WHAT YOU HAVE TO DO —
In the sheep enterprise text, switch "cost structures" to "expense structures" and write out the passage that begins with "Figure 2. Proportion" and stops after "others (Figure 3).".

TEXT PROVIDED —
The 20 micron wethers achieved a 25% increase with a GM of $35.98/DSE, reflecting a lower price rise in medium compared with fine micron wools. The meat sheep enterprises such as 1st Cross ewes joined to terminal rams and the self-replacing Dorper enterprise maintained their GM’s, achieving around $36/DSE.

In 2017, wether enterprises came into their own, as they produced considerably more wool income per DSE (Figure 2).

Figure 2. Proportion of 2017 income from wool and sheep sales

Proportion of 2017 income from wool and sheep sales

Meat prices were similar to 2016, resulting in a number of enterprises having similar levels of total income per DSE. However, when we look at the cost structures of different enterprises we can see why some enterprises have performed better than others (Figure 3).

For example, the 20 micron ewes joined to terminal rams had the highest costs per DSE, resulting from considerably higher replacement ewe and fodder costs. The 18 micron ewes joined to Merino rams had the second lowest cost per DSE resulting from low replacement (purchasing only rams) and fodder costs. Low costs and high returns resulted in the 18 micron ewe enterprise having the highest GM.

SOURCE DATA —
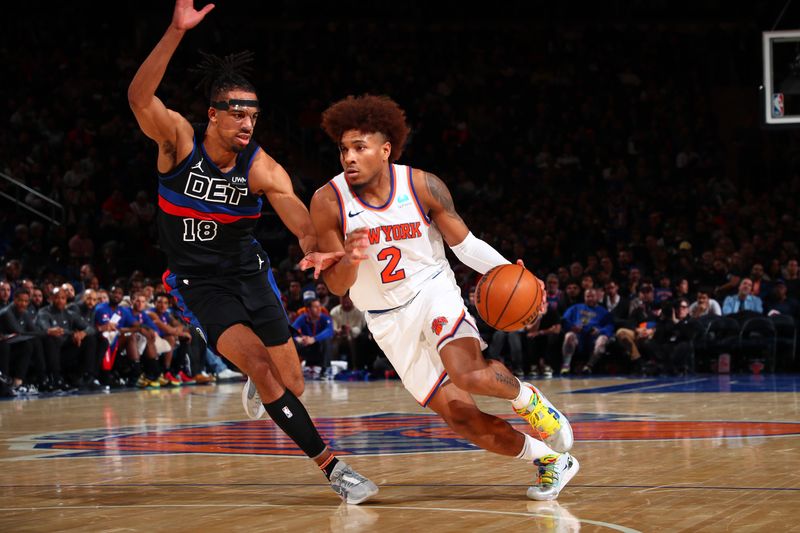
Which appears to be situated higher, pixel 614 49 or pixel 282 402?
pixel 614 49

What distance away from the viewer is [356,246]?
4.73 meters

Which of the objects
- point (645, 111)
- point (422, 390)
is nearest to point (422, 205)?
point (422, 390)

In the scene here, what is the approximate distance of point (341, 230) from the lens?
527 cm

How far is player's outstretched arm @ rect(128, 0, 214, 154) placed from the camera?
5.05m

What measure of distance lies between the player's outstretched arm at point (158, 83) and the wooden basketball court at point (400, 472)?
183 centimetres

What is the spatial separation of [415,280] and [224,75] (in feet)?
5.12

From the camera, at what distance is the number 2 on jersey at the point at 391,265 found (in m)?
5.22

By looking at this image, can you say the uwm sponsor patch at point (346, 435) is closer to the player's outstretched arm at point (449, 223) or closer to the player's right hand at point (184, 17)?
the player's outstretched arm at point (449, 223)

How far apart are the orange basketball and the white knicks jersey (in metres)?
0.32

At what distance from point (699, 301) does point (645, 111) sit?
7520 mm

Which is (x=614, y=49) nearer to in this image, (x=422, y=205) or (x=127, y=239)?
(x=127, y=239)

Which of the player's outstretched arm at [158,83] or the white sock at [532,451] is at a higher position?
the player's outstretched arm at [158,83]

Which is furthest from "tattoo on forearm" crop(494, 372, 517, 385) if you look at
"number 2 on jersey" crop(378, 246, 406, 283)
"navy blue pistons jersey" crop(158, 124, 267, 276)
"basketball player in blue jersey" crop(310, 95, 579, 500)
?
"navy blue pistons jersey" crop(158, 124, 267, 276)

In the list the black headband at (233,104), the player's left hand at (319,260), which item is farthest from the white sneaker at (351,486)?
the black headband at (233,104)
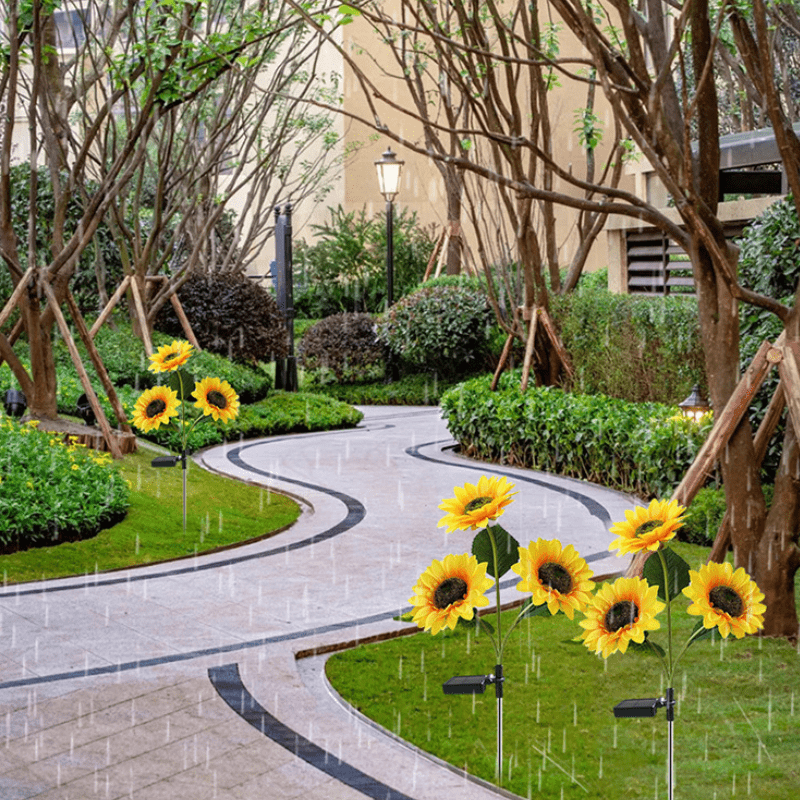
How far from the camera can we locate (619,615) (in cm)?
308

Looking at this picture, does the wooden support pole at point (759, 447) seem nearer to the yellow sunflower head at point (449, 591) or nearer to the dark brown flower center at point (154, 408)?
the yellow sunflower head at point (449, 591)

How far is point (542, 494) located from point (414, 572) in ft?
8.86

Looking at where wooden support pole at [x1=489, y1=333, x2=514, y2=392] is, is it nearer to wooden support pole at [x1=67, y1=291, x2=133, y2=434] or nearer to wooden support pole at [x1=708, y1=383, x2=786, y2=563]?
wooden support pole at [x1=67, y1=291, x2=133, y2=434]

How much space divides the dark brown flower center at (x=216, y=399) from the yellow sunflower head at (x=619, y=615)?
454cm

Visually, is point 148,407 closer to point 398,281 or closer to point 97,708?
point 97,708

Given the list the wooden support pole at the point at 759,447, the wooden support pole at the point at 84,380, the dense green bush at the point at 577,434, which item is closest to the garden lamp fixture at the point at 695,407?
the dense green bush at the point at 577,434

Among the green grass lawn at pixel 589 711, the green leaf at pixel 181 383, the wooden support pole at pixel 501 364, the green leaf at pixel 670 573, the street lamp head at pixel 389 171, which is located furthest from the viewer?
the street lamp head at pixel 389 171

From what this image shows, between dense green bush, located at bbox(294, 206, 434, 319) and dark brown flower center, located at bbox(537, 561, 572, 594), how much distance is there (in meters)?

TASK SOLUTION —
Figure 2. Proportion of 2017 income from wool and sheep sales

Proportion of 2017 income from wool and sheep sales

Meat prices were similar to 2016, resulting in a number of enterprises having similar levels of total income per DSE. However, when we look at the expense structures of different enterprises we can see why some enterprises have performed better than others (Figure 3).